**WHAT NEEDS TO BE DONE**
Turn the data lines from the one containing "What is the distance from the position" through the one containing "6.17 metres", inclusive, into a Markdown table. Use a "Row" column for the row number and a "Line" column for the line, and leave out any blank lines.

**GIVEN DATA**

* * * * * * *

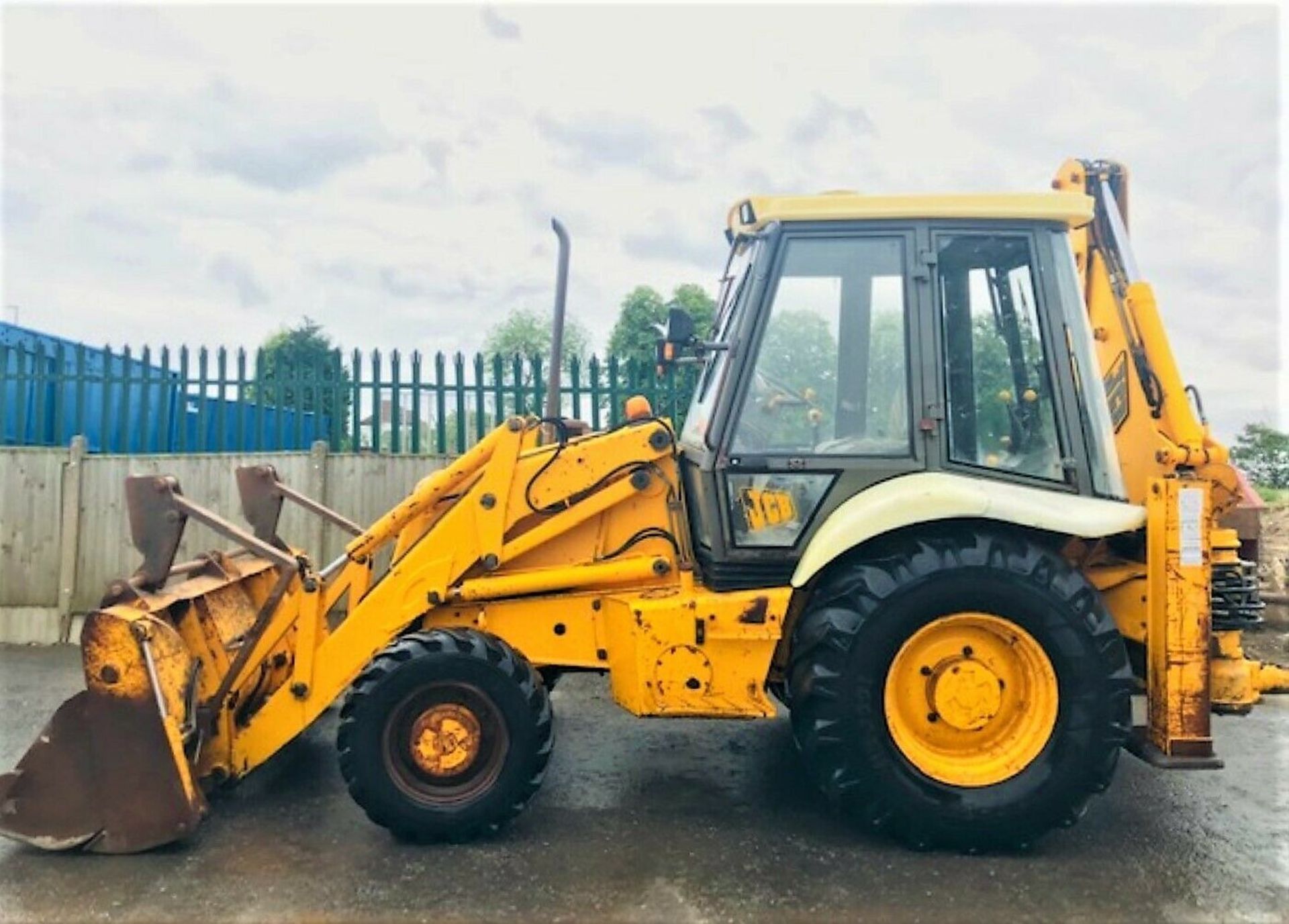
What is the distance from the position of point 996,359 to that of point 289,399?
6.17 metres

* * * * * * *

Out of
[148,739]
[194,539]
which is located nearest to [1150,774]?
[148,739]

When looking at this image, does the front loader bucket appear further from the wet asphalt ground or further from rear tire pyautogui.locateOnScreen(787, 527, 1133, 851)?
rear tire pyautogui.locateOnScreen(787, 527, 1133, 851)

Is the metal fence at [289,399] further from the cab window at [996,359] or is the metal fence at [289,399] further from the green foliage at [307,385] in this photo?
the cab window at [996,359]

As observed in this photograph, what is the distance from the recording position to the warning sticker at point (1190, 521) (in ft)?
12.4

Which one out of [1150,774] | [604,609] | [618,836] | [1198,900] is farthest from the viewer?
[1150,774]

* * * * * * *

**EXERCISE RESPONSE**
| Row | Line |
|---|---|
| 1 | What is the distance from the position of point 996,359 to that of point 289,399? |
| 2 | 6.17 metres |